Content starts
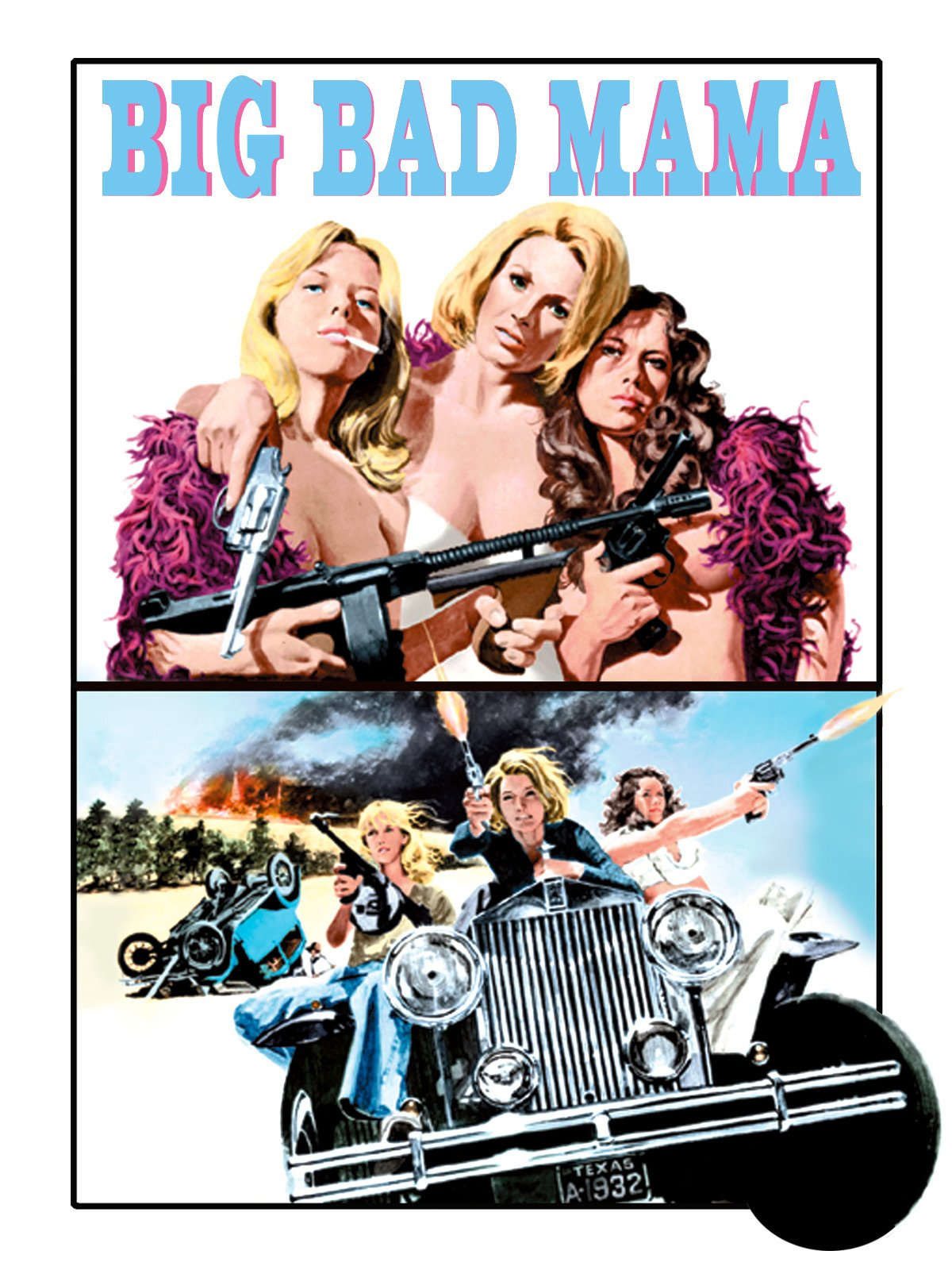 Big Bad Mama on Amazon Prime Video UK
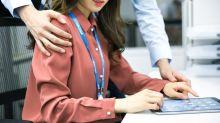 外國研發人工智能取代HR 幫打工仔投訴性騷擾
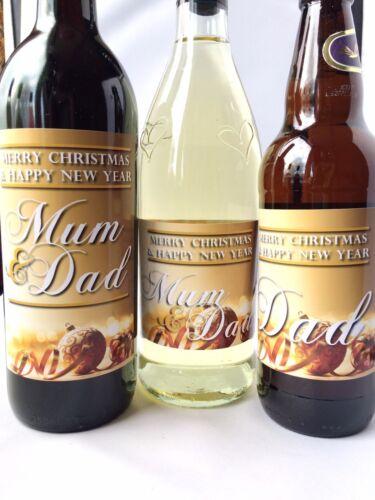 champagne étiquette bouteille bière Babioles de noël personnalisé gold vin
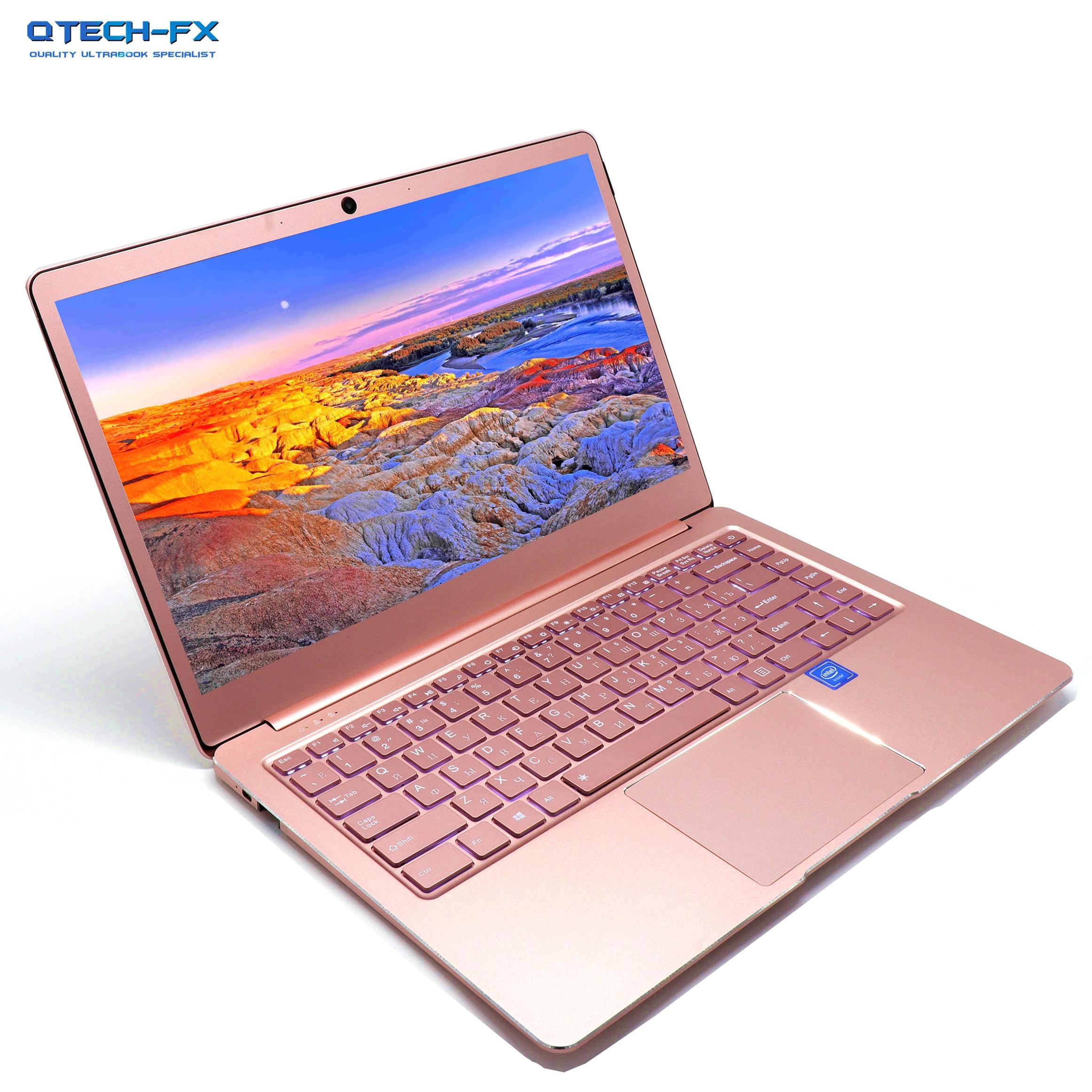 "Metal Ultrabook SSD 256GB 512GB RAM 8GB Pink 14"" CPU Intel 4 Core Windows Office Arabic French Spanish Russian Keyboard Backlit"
Content ends
Content starts
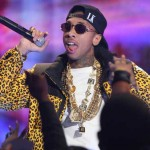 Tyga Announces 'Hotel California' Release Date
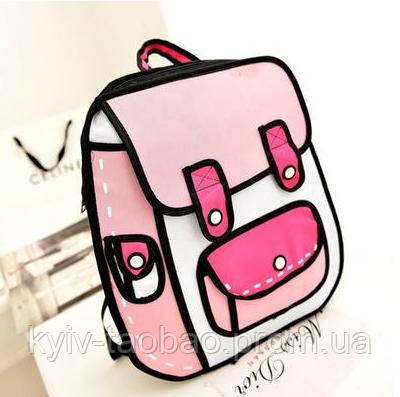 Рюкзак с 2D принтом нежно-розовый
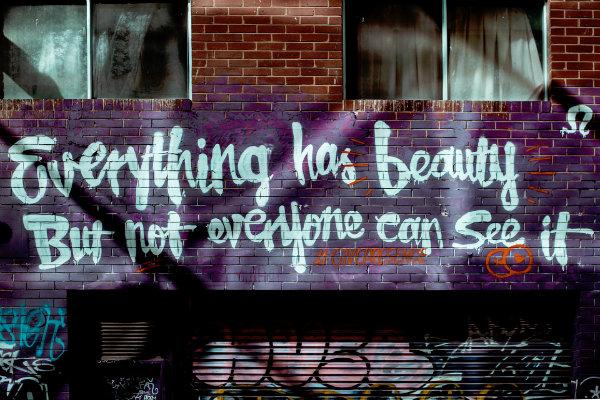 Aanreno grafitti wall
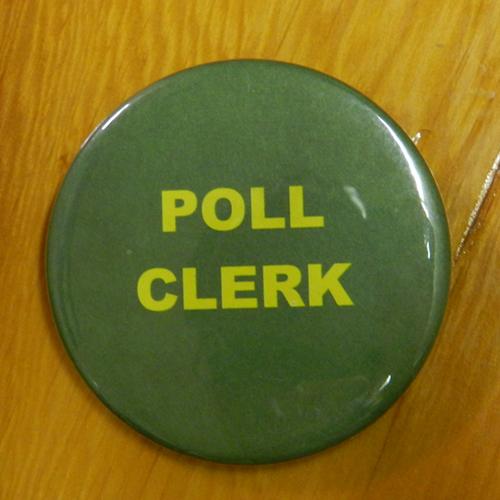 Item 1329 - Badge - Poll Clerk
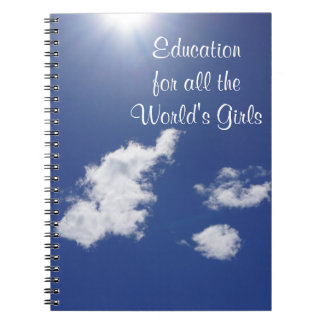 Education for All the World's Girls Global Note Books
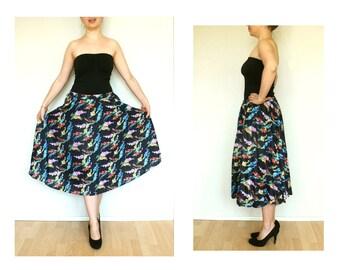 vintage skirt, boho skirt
Content ends
Using the data above, which lines fall from the one with "Item 1329 - Badge - Poll Clerk" through the one with "vintage skirt, boho skirt"? Repeat them exactly, ends included, minus any pictures.

 Item 1329 - Badge - Poll Clerk
 Education for All the World's Girls Global Note Books
 vintage skirt, boho skirt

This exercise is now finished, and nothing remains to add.